A federal judge ordered the U.S. Environmental Protection Agency (EPA) to take action to fight air pollution entering New York and Connecticut from five other states, Reuters reported.


The EPA had until August 2017 to complete plans for states that failed to adapt to new ozone air-quality standards set by the agency in 2008, but the plans never materialized, a Bloomberg News article published by The Boston Globe reported.

New York and Connecticut therefore sued the EPA in January to try and force it to create ozone plans for Michigan, Pennsylvania, Illinois, Virginia and West Virginia, since their emissions impact New York and Connecticut’s air.

“The court’s decision is a major win for New Yorkers and our public health, forcing the Trump EPA to follow the law and act to address smog pollution blowing into New York from upwind states,” New York Attorney General Barbara Underwood told Bloomberg News.

U.S. District Judge John Koeltl of Manhattan, who decided the case, said that New York and Connecticut had successfully proved they would be harmed by ozone coming from the five states in question. The two states, he said, were trying to “protect their citizens from the harmful effects of the high level of dangerous pollutants in their states caused by the pollutants coming from the defaulting states.”

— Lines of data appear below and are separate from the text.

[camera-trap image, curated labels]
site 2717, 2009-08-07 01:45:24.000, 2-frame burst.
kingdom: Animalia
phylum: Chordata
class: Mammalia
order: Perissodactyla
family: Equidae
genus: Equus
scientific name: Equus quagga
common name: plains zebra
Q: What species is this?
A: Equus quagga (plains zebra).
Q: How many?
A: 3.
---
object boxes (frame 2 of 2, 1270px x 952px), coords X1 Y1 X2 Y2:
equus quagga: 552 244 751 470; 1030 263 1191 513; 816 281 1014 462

Up to two-thirds of New Yorkers breathe unhealthy levels of smog, Underwood said in a statement reported by Reuters.

The judge gave the EPA until December 6 to complete the smog-reduction plans.

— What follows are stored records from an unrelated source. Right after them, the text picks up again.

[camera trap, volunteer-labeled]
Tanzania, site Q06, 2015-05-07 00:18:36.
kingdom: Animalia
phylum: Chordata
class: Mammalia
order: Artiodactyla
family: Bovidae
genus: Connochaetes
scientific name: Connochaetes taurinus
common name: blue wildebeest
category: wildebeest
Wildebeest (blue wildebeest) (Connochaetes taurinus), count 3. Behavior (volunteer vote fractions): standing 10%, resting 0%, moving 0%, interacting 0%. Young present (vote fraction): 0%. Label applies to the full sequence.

“Given the prior violations of the statutory deadline by the EPA, it is a reasonable exercise of the court’s equitable powers to require the EPA to do the minimal tasks it has agreed it can do to remedy its past violation of the statute,” Koeltl wrote, according to Reuters.

New York and Connecticut sued the EPA specifically for shirking its obligations under the Clean Air Act.

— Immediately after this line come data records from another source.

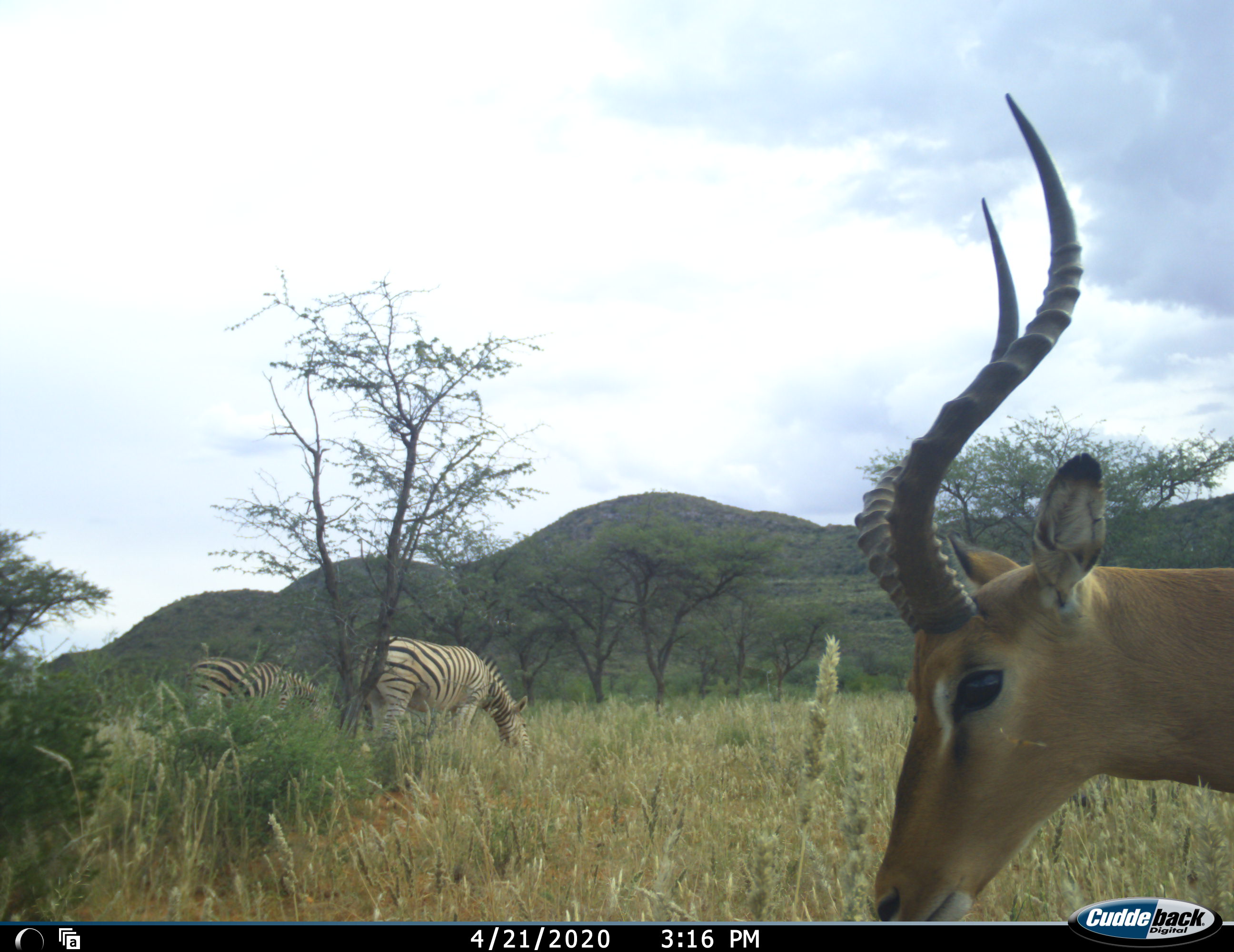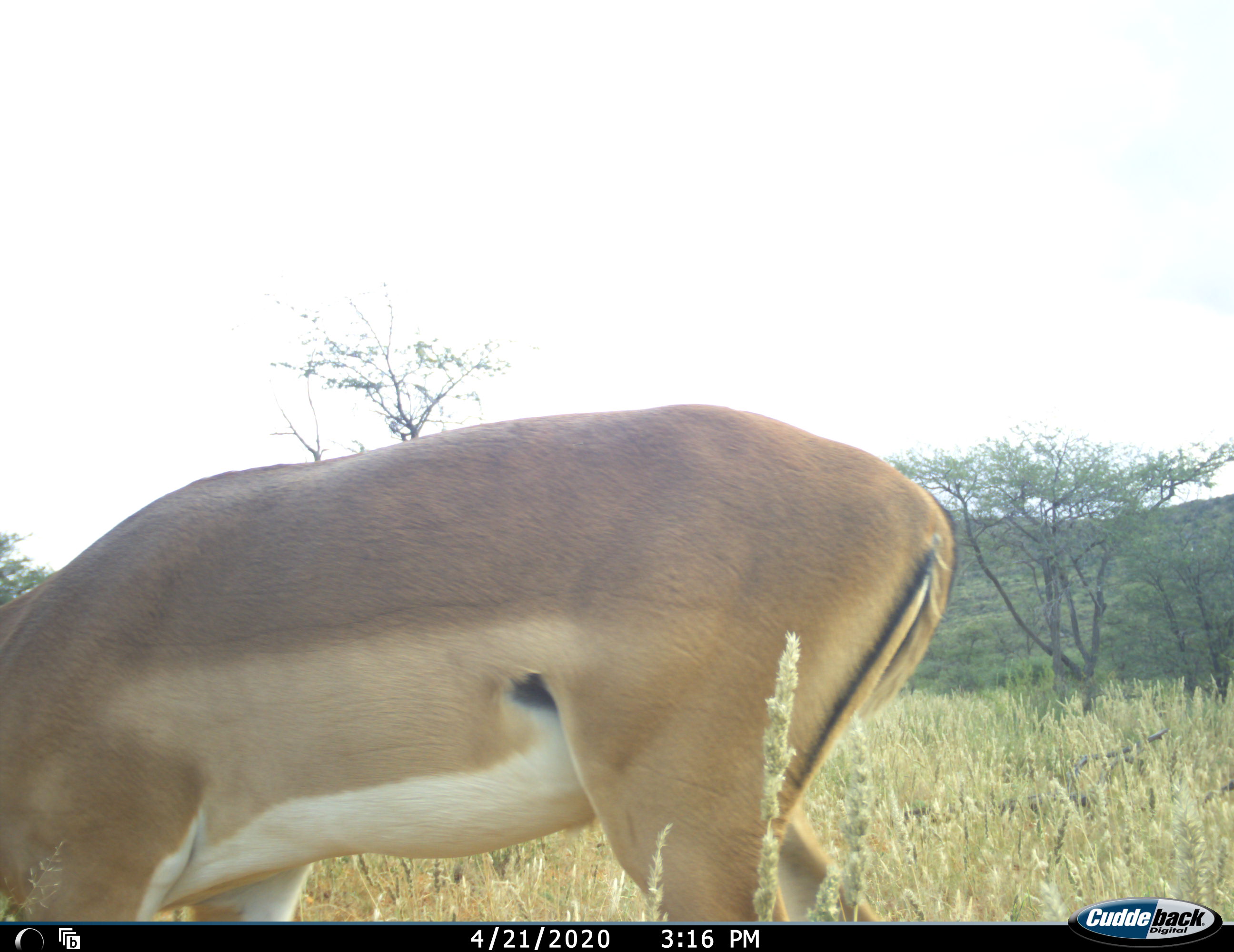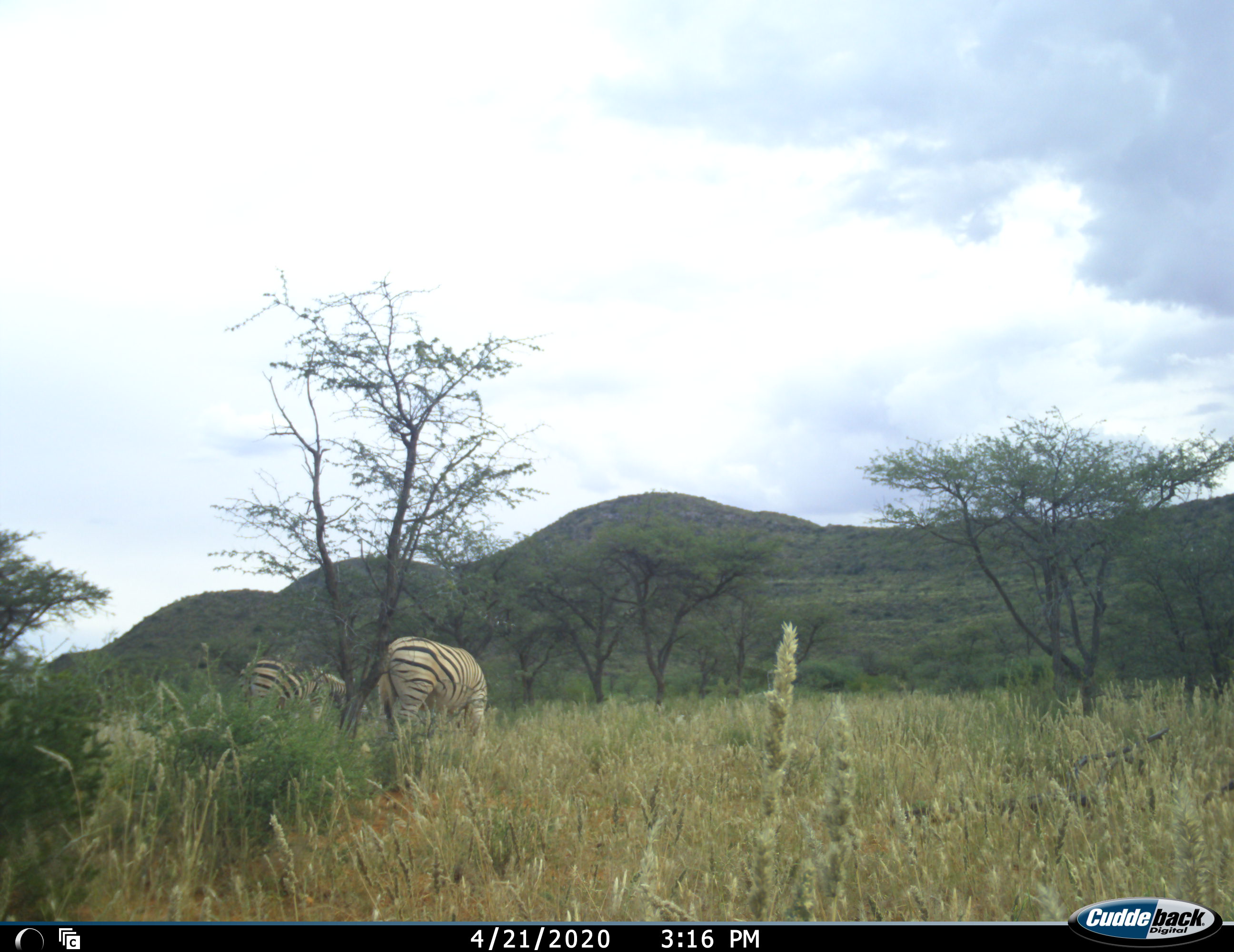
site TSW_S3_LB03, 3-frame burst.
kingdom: Animalia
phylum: Chordata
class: Mammalia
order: Artiodactyla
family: Bovidae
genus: Aepyceros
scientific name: Aepyceros melampus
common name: impala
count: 1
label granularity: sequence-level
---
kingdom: Animalia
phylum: Chordata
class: Mammalia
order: Perissodactyla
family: Equidae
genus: Equus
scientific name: Equus quagga burchellii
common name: burchell's zebra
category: zebraburchells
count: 2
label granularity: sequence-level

The Clean Air Act’s “Good Neighbor” provision mandates that the EPA and states act to mitigate the spread of air pollution across state lines when it could impact the air quality standards of downwind states.

“Under the Clean Air Act, the EPA has a duty to take action when upwind states do not meet certain air quality standards and, in this case, the EPA clearly failed to do so,” Connecticut Attorney General George Jepsen said in a statement reported by the Daily Courier-Observer. “We are gratified by the district court’s ruling in this matter, and we will continue to work with our partners in New York to hold EPA accountable on this and other matters where it has not met its legal obligations.”

An EPA spokesperson told Reuters that the agency would act this month to draft “an action that will address any remaining good neighbor obligations related to the 2008 ozone standard for these and other states,” and finalize it by December.